U.S. Strikes Top 8,000 Iranian Military Targets in Three Weeks of Operation Epic Fury
CENTCOM chief Adm. Brad Cooper announced American forces have struck over 8,000 Iranian targets, including a record-setting artillery strike, since late February.

U.S. Central Command announced Saturday that American forces had struck more than 8,000 Iranian military targets since the launch of Operation Epic Fury, with CENTCOM commander Admiral Brad Cooper also claiming U.S. forces executed what he described as the longest field artillery strike in Army combat history.

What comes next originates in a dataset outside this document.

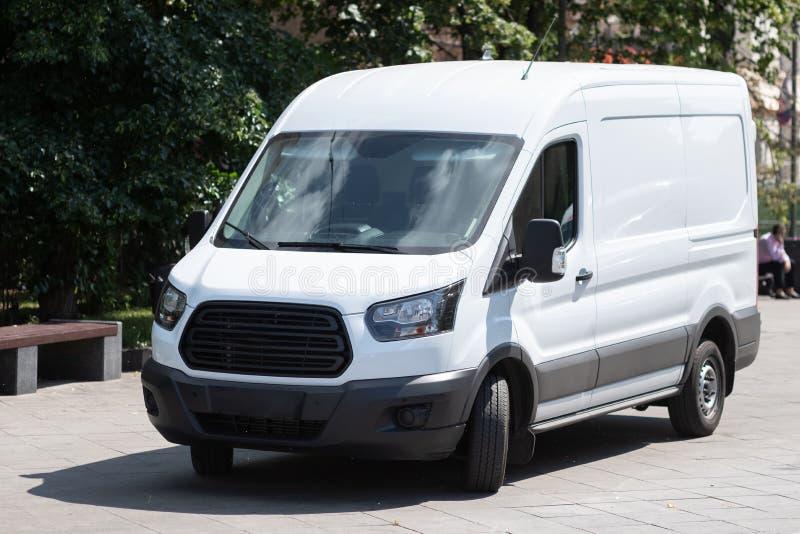 Bia?y minibus parkuje w miasto ulicie zdjęcia stock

Cooper, speaking March 21, said U.S. forces had flown more than 8,000 combat sorties and degraded Iranian military capacity across a broad range of target categories. "So far, we've struck over 8,000 military targets, including 130 Iranian vessels, constituting the largest elimination of a navy, over a 3-week period since World War II," Cooper said in remarks broadcast by WION. He added: "My operational assessment continues to be Iran's combat capability is on a steady decline as our offensive strikes ramp up."

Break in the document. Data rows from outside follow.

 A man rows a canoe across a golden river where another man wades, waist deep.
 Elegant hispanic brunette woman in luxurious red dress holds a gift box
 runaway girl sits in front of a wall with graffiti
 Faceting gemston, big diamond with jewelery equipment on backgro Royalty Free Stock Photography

Combat operations began February 28, and the pace of strikes has accelerated since. Earlier CENTCOM figures, circulated in reporting dated March 18, put the target count at more than 7,800 and the destroyed naval vessel count at approximately 120. By the time Cooper spoke Saturday, CENTCOM's reported figures had climbed to more than 8,000 targets and 130 Iranian naval vessels. A still-earlier Cooper statement had cited more than 100 vessels sunk specifically in the Strait of Hormuz.

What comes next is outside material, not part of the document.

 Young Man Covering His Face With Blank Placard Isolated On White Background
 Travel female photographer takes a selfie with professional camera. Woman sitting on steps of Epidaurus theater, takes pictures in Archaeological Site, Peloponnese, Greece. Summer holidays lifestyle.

Among the most consequential strikes in recent days, CENTCOM said U.S. planes dropped several 5,000-pound bombs on what it described as "hardened Iranian missile sites" along the Strait of Hormuz, with the stated objective of allowing oil tankers to resume safe passage through the strategic waterway. CENTCOM also confirmed precision strikes against underground weapon depots.
Cooper claimed U.S. forces now hold air superiority over Iranian skies and have constructed a formidable regional defensive posture. "We have built the most extensive air defense umbrella in the world over the Middle East right now," he said. "This is thanks to years of investment alongside our allies and partners to build a robust and integrated air and missile defense architecture." The operation has involved fighter jets, strategic bombers, aircraft carriers, missile destroyers, and submarines, alongside Patriot and THAAD missile defense systems.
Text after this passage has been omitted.